<br>

---

# 2 - Classification

---
<br>

In this example, we will build a flower classifier of 3 classes:
* Setosa
* Versicolor
* Virginica

Based on 4 numerical variables:
* Sepal length
* Sepal width
* Petal length
* Petal width

<br>

---

## 1.0 - Importing Modules

---
<br>

In [1]:
from __future__ import absolute_import, division, print_function, unicode_literals

import numpy as np
import pandas as pd
import matplotlib.pyplot as plt
from IPython.display import clear_output
from six.moves import urllib

import tensorflow.compat.v2.feature_column as fc
import tensorflow as tf

<br>

---

## 2.0 - Dataset

---
<br>

The dataset is obtained through the submodule `keras`, responsible for deep learning stuff, from `tensorflow`.

In [2]:
# By default the CSV file header is messy. Let's use our own header
COLUMN_NAMES = ['SepalLength', 'SepalWidth', 'PetalLength', 'PetalWidth', 'Species']  
# The CSV encodes species with 0, 1 and 2. Use this array to decode
SPECIES = ['Setosa', 'Versicolor', 'Virginica']                                          

In [5]:
# Download the dataset from online source into our local machine
train_path = tf.keras.utils.get_file('iris_training.csv', 'https://storage.googleapis.com/download.tensorflow.org/data/iris_training.csv')
test_path = tf.keras.utils.get_file('iris_test.csv', 'https://storage.googleapis.com/download.tensorflow.org/data/iris_test.csv')

clear_output()

print("Iris training file location " + train_path)
print("Iris test file location " + test_path)
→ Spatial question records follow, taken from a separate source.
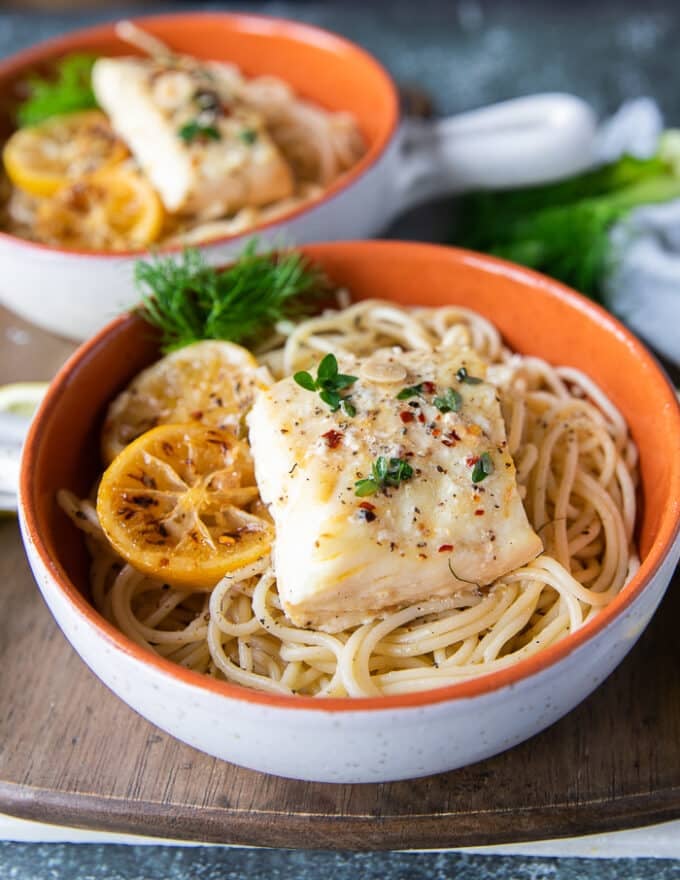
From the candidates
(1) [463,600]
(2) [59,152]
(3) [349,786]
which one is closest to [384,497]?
(1) [463,600]

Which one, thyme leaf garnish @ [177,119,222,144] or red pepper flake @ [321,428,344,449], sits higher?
thyme leaf garnish @ [177,119,222,144]

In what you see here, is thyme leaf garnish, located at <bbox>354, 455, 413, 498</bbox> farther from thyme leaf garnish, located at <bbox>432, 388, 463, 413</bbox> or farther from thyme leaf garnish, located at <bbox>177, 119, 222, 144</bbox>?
thyme leaf garnish, located at <bbox>177, 119, 222, 144</bbox>

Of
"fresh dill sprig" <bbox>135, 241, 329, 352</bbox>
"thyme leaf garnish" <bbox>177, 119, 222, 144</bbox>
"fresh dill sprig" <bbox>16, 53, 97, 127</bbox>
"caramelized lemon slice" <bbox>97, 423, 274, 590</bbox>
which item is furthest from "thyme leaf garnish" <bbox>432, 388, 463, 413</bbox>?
"fresh dill sprig" <bbox>16, 53, 97, 127</bbox>

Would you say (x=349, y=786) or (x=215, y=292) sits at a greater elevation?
(x=215, y=292)

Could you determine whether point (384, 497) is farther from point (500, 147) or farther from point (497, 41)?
point (497, 41)

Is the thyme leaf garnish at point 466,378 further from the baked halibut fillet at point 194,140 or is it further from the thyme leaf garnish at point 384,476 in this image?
the baked halibut fillet at point 194,140

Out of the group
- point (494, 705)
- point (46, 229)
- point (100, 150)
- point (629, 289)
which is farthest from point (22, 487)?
point (629, 289)

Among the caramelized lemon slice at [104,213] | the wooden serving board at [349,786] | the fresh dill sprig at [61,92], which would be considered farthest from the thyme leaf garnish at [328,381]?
the fresh dill sprig at [61,92]

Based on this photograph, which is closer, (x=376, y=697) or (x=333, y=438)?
(x=376, y=697)

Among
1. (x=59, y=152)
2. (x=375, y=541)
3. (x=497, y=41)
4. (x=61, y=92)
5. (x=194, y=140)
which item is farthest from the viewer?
(x=497, y=41)
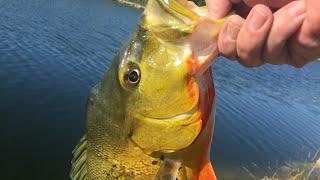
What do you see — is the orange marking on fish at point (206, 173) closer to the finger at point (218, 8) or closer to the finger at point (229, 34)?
the finger at point (229, 34)

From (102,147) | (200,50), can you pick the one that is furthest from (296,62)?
(102,147)

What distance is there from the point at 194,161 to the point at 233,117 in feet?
57.5

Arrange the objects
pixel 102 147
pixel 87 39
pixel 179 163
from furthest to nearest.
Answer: pixel 87 39
pixel 102 147
pixel 179 163

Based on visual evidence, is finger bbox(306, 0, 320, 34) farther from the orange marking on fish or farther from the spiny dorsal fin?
the spiny dorsal fin

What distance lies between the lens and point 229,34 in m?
2.19

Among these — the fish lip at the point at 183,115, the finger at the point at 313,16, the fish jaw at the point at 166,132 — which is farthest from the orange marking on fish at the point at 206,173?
the finger at the point at 313,16

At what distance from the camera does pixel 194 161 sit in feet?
7.89

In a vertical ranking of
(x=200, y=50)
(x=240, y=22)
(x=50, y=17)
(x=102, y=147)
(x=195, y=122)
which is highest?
(x=240, y=22)

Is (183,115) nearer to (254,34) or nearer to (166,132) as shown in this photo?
(166,132)

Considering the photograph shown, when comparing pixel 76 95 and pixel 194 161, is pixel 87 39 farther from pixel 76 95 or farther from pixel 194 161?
pixel 194 161

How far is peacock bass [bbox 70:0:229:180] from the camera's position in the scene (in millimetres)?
2221

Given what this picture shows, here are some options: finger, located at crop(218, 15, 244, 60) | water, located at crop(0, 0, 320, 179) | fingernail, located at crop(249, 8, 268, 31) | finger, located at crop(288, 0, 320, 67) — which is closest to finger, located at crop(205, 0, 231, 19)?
A: finger, located at crop(218, 15, 244, 60)

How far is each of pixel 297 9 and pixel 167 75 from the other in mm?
792

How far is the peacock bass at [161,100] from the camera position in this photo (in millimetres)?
2221
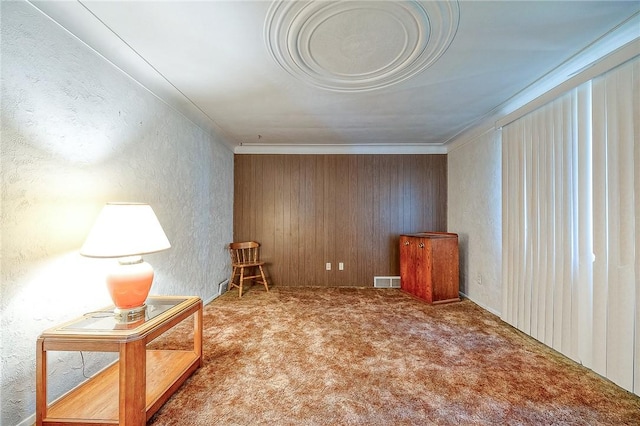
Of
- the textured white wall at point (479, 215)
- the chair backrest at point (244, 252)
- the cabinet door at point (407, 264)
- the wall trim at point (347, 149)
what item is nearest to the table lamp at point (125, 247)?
the chair backrest at point (244, 252)

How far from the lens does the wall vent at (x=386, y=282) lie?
386 cm

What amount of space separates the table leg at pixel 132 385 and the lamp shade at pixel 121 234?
0.48 m

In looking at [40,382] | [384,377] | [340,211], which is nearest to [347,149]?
[340,211]

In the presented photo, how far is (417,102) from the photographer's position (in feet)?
7.82

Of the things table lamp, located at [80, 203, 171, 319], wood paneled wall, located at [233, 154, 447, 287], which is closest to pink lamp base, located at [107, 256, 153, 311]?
table lamp, located at [80, 203, 171, 319]

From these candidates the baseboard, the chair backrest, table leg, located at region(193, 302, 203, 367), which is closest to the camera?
table leg, located at region(193, 302, 203, 367)

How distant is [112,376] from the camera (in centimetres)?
158

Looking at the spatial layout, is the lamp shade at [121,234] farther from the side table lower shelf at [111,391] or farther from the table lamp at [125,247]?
the side table lower shelf at [111,391]

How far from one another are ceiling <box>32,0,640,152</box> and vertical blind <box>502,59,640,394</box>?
0.38 m

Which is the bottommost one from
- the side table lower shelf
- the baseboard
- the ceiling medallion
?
the baseboard

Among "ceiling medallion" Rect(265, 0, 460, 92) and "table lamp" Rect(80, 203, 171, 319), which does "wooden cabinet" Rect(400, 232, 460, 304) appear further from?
"table lamp" Rect(80, 203, 171, 319)

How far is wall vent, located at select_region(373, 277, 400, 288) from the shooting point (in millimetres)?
3857

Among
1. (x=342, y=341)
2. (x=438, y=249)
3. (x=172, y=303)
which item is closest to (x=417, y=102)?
(x=438, y=249)

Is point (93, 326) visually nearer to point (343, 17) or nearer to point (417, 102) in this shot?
point (343, 17)
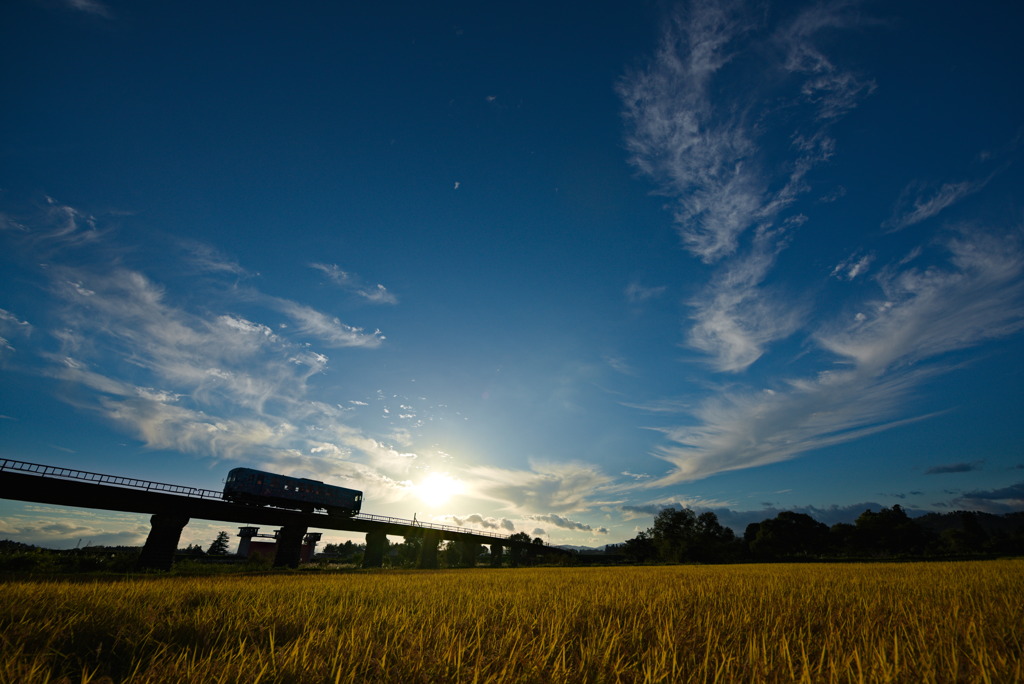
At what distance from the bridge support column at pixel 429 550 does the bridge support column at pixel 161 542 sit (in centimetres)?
3112

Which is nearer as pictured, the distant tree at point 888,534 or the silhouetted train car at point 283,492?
the silhouetted train car at point 283,492

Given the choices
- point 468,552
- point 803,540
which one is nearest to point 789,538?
point 803,540

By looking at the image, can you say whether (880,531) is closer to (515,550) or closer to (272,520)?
(515,550)

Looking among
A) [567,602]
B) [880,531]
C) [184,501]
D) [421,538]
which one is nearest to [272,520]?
[184,501]

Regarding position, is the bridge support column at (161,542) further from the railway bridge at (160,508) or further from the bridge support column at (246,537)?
the bridge support column at (246,537)

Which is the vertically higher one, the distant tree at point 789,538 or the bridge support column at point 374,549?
the distant tree at point 789,538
Iris training file location C:\Users\Acer\.keras\datasets\iris_training.csv
Iris test file location C:\Users\Acer\.keras\datasets\iris_test.csv


In [6]:
# Read the csv into pandas dataframe
train_data = pd.read_csv(train_path, names=COLUMN_NAMES, header=0)
test_data = pd.read_csv(test_path, names=COLUMN_NAMES, header=0)

In [7]:
# Separate the labels (Species) from the dataframe itself which consist of features (columns)
train_y = train_data.pop('Species')
test_y = test_data.pop('Species')

In [8]:
# Let's see our data
print(train_data.shape)       # 120 rows, 4 columns
train_data.head()

(120, 4)


Unnamed: 0,SepalLength,SepalWidth,PetalLength,PetalWidth
0,6.4,2.8,5.6,2.2
1,5.0,2.3,3.3,1.0
2,4.9,2.5,4.5,1.7
3,4.9,3.1,1.5,0.1
4,5.7,3.8,1.7,0.3


In [10]:
# Labels. Note that they are integers (0,1,2), and we need to map them into meaningful classes 
# like Versicolor later
train_y.head()        

0    2
1    1
2    2
3    0
4    0
Name: Species, dtype: int64

<br>

---

## 3.0 - Input Function

---
<br>

In [11]:
# Instead of like last input function where we specify the epochs and shuffle, this time they are both triggered by a boolean parameter
# isTraining. If isTraining is true, then do shuffle and have multiple epochs
# Also, now input function no need to have the input function to return another function
def input_function( features, labels, isTraining=True, batch_size=256):
  # Convert input into datasets
  dataset = tf.data.Dataset.from_tensor_slices( (dict(features), labels) )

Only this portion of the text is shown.